READING PASSAGE

%%

Question

Hi everyone! General, Particular, Complimentary, Characteristic, Auxiliary, and whatever else I didn't think to put here. Does anyone have a way of keeping these terms from getting confusing? I am going a bit insane keeping all these straight! :o/ Thanks! :o)

Answer 1

A general solution to an ODE is one that doesn't involve initial conditions, whereas a particular solution takes them into account. Initial values gives you *particular* points that a given solution must satisfy.

Complementary solutions are typically used to denote solutions to the homogeneous version of an ODE. For instance, given the second order ODE
\[f_2(t)y''+f_1(t)y'+f_0(t)y=g(t)\]
the complementary solution is the one you get from solving
\[f_2(t)y''+f_1(t)y'+f_0(t)y=0\]
This solution (which is typically easier to find) *complements* (as in, "goes well with") the solution you get when you include \(g(t)\) on the RHS. I tend to think of the "complementary solution" as the "solution to the homogeneous part."

If the functions \(f_0,f_1,f_2\) happen to be constants, or the ODE can be rearranged so that they can be viewed as constants (e.g. via a substitution approach), then you can extract the characteristic/auxiliary equation. As far as I know, these terms can be used interchangeably, though they may mean different things in different contexts. "Auxiliary" has a connotation of meaning "secondary," in which case you can think of the auxiliary equation as a secondary equation to arise from the ODE.

Answer 2

okay, whew! I need a few minutes to absorb all this! Thanks Siths!

Answer 3

okay, so there is no such thing as a complementary equation then correct?

Answer 4

You're welcome! I would suggest having "fundamental solution" included the list. Consider the ODE
\[y'''=1\]
as a simple example. Solving for \(y\) (a matter of integrating three times), we have
\[y=\frac{1}{6}x^3+C_1x^2+C_2x+C_3\]
The fundamental solution set would be \(\{x^3,x^2,x,1\}\). What this means is that the general solution is a linear combination of these component solutions.

Answer 5

"Complementary equation" might be used to refer to the "homogeneous equation."

Answer 6

okay so when you have say y' ' + 2y'+3y + 4=0
when you start to solve it and write r^2 +2r+3(what do you do with the 4?)=0

Answer 7

do you add it to the 3?

Answer 8

do you just ignore it?

%%

THINGS TO DO
1. Check each statement against the thread on ODE solution terms. For each, answer yes or no and quote the words of the thread that settle it.
(a) A general solution is one that takes initial conditions into account.
(b) A complementary solution is a solution to the homogeneous version of an ODE.
(c) The thread says "characteristic" and "auxiliary" always mean different things.
2. List every term that the opening question of the thread on ODE solution terms names as confusing.
3. Write the next reply in the thread on ODE solution terms, picking up after its final post.

LISTED ENTRIES
%%

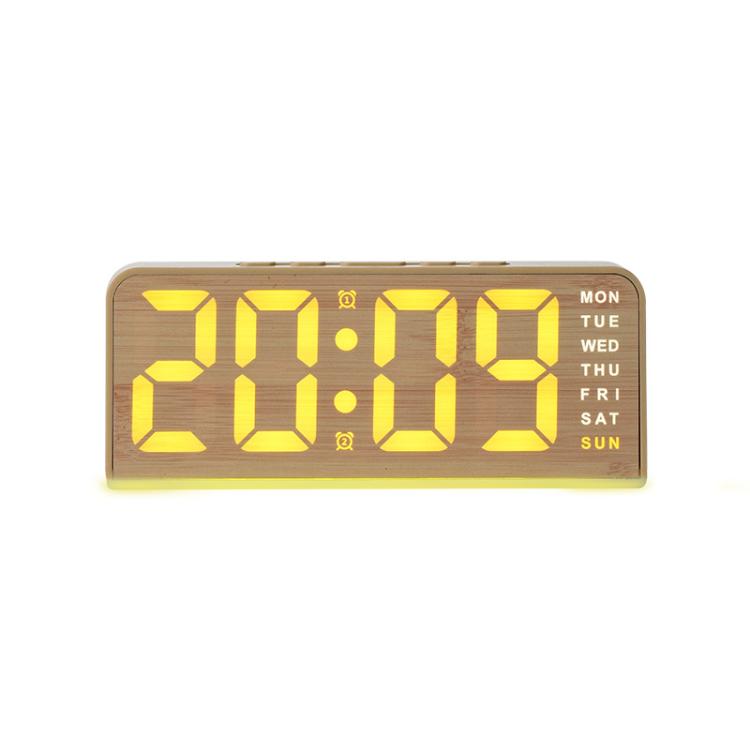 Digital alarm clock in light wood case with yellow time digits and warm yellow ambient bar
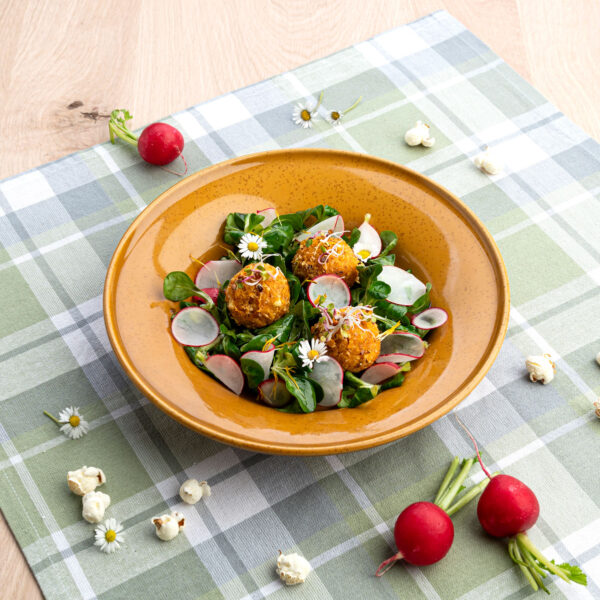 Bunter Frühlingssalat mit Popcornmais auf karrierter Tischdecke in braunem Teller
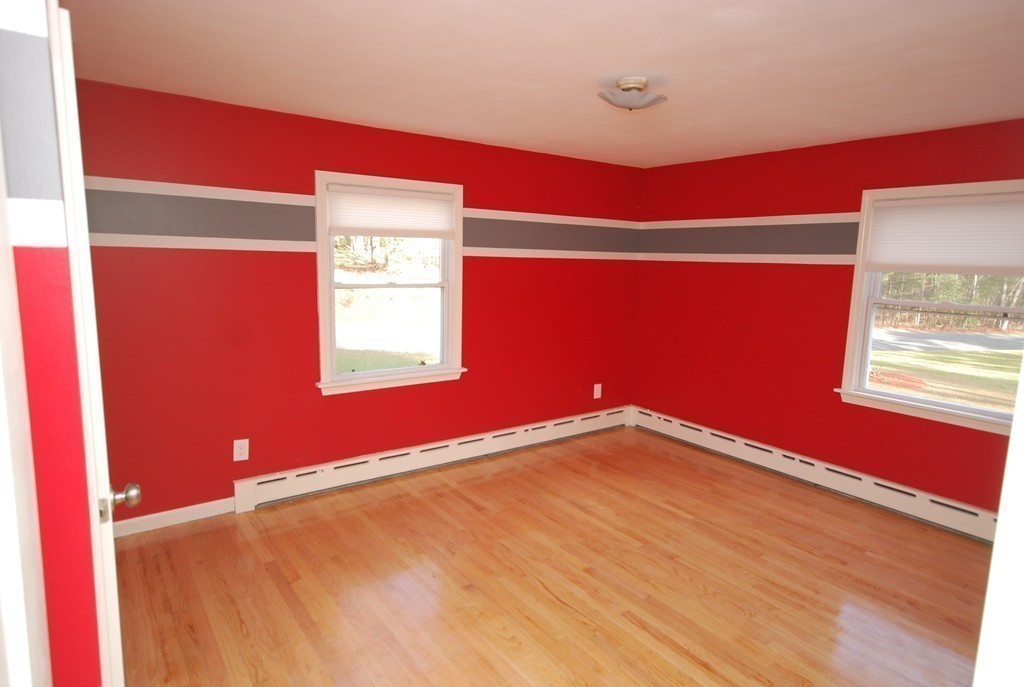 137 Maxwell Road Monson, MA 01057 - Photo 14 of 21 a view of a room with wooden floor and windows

%%
%%

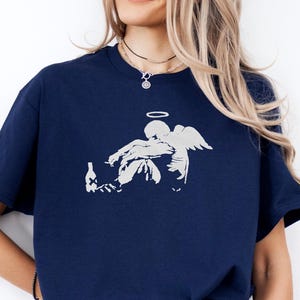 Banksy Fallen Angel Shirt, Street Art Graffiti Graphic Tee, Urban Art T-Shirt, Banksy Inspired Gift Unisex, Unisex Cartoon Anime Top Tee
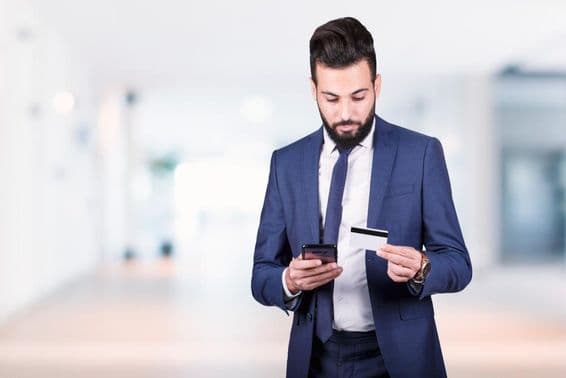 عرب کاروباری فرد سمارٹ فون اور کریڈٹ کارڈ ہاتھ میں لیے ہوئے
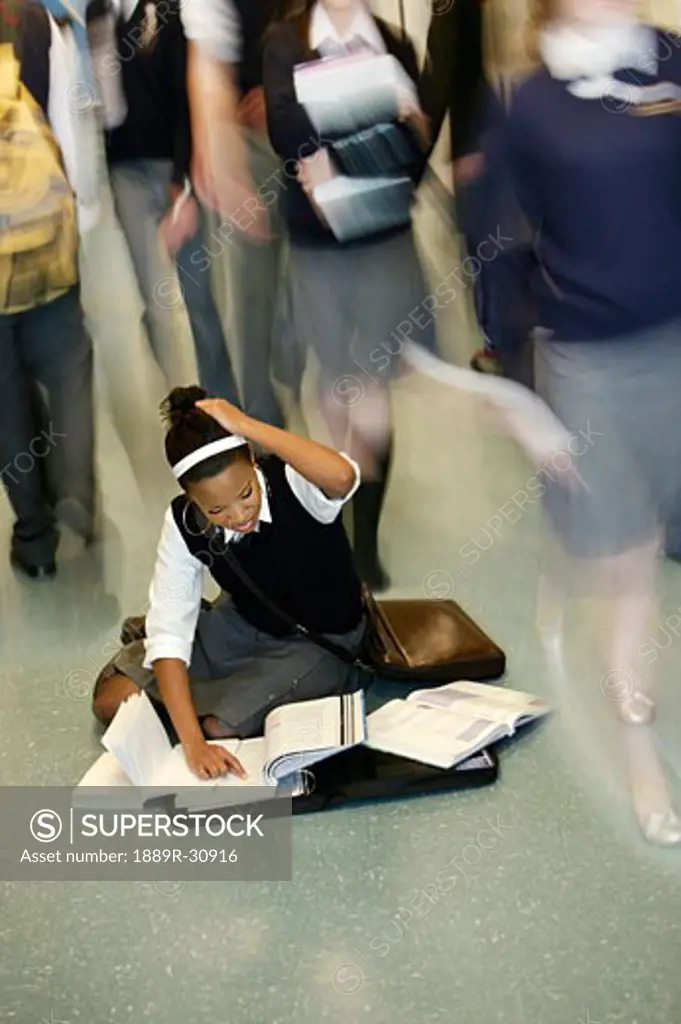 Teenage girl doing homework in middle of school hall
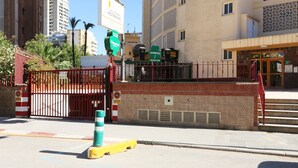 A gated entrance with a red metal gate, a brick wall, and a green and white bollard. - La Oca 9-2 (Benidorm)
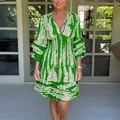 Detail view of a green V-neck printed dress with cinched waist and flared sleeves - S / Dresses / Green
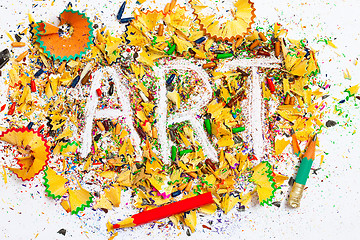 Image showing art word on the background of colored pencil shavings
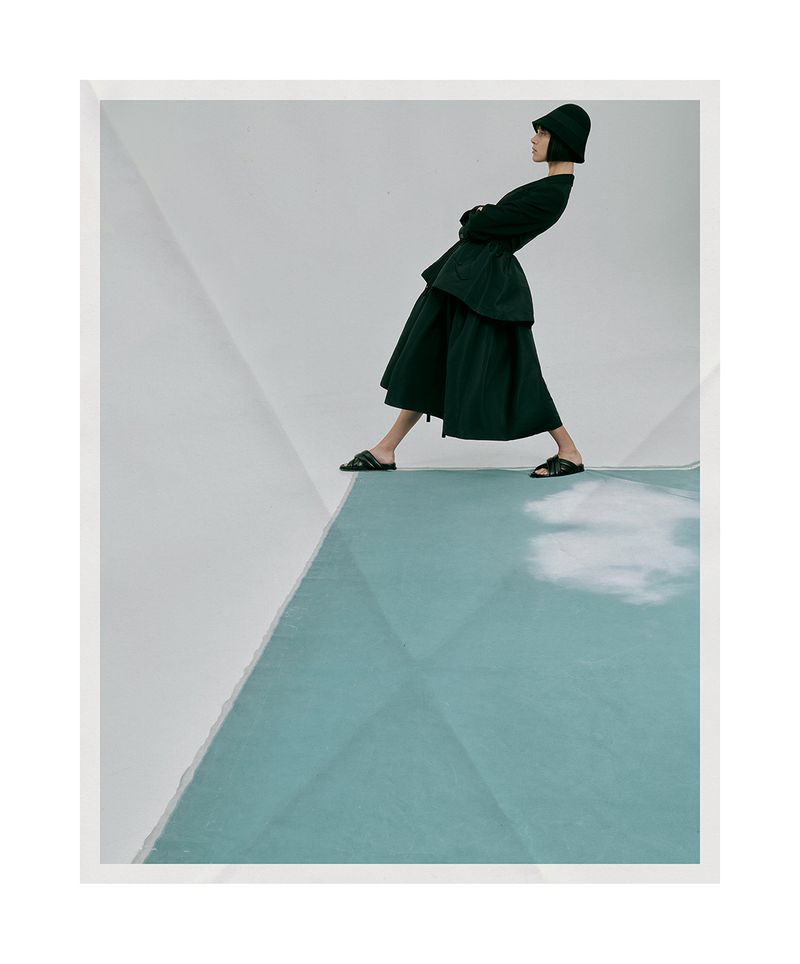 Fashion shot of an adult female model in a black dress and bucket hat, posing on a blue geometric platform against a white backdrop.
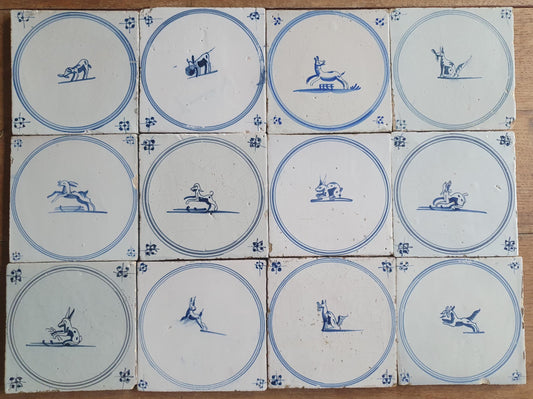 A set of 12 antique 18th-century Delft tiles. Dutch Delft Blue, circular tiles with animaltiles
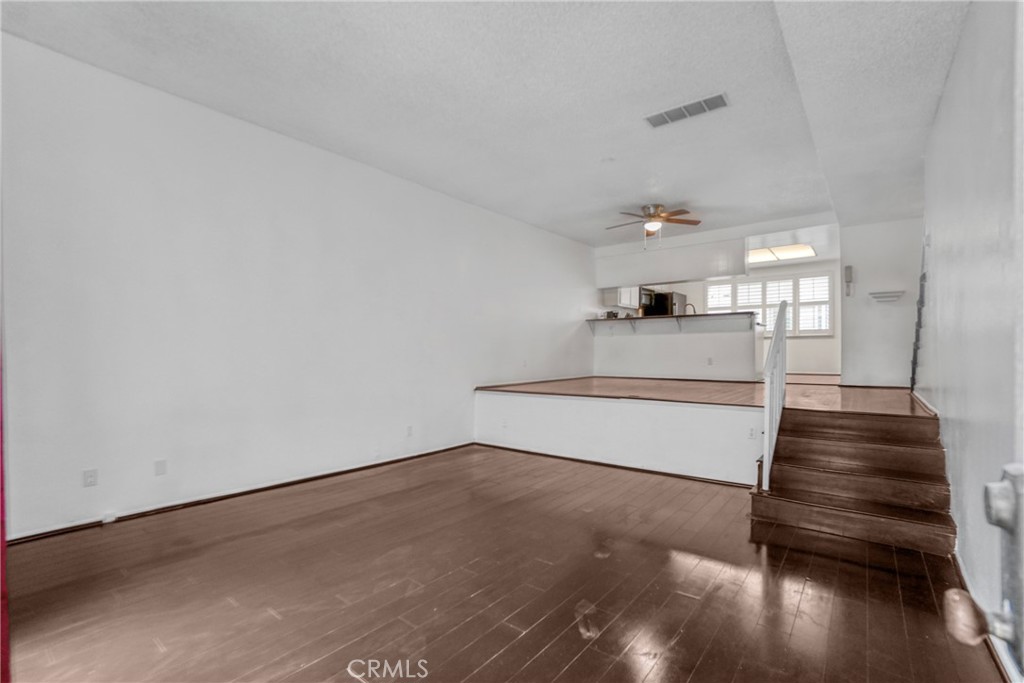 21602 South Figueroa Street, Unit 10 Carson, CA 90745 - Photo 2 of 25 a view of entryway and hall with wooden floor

%%
%%

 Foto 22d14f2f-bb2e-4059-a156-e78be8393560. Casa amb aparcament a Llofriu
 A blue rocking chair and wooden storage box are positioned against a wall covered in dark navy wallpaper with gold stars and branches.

%%

ANSWERS FOR EACH ITEM
1.
(a) No: "A general solution to an ODE is one that doesn't involve initial conditions, whereas a particular solution takes them into account."
(b) Yes: "Complementary solutions are typically used to denote solutions to the homogeneous version of an ODE."
(c) No: "As far as I know, these terms can be used interchangeably, though they may mean different things in different contexts."

2. General, Particular, Complimentary, Characteristic, Auxiliary

3.
Answer 9

The auxiliary equation is a reflection of the derivatives of the dependent variable. Since \(4\) is independent of \(y\), you would have to move it to the RHS:
\[y''+2y'+3y=-4\]
so we have a *nonhomogeneous* ODE. Let's use some terminology: to get the *characteristic*/*auxiliary* equation, you would consider the *homogeneous*/*complementary equation*
\[y''+2y'+3y=0\]
which then gives the auxiliary equation
\[r^2+2r+3=0\]
We'd deal with the \(-4\) later on when solving the *nonhomogeneous equation* ODE.

Answer 10

So in a manner of speaking, you do ignore the \(4\), but you still keep track of the fact that it's a part of the ODE.

Answer 11

okay, so r^2 +2r+3=0 can be called either the characteristic equation or the auxiliary equation then?

Answer 12

Yes

Answer 13

maybe you can clear something else up for me as well...

Answer 14

when dealing with non-homogeneous DE's, three of the methods of solving them are 1)method of constant coefficients 2)annihilator approach 3) Variation of Parameters
am I missing any other methods?

Answer 15

Looks like you're dealing with second-order ODEs, is that right? There's also reduction of order. This method requires that you know one of the fundamental solutions. I can try to demonstrate an example if you like, or you can look over the exercises here: http://tutorial.math.lamar.edu/Classes/DE/ReductionofOrder.aspx

The idea is to find a solution that is linearly independent of the known solution. Variation of parameters is closely related to reduction of order.

I'm not personally familiar with the annihilator approach, at least not by that name.

Also, I think you mean method of undetermined coefficients, but it's possible that you meant what you said.

Answer 16

no you're correct...and yes 2nd order for the most part
I think that helps out a bunches!
Thanks sooo much! :o)

Answer 17

yw, good luck!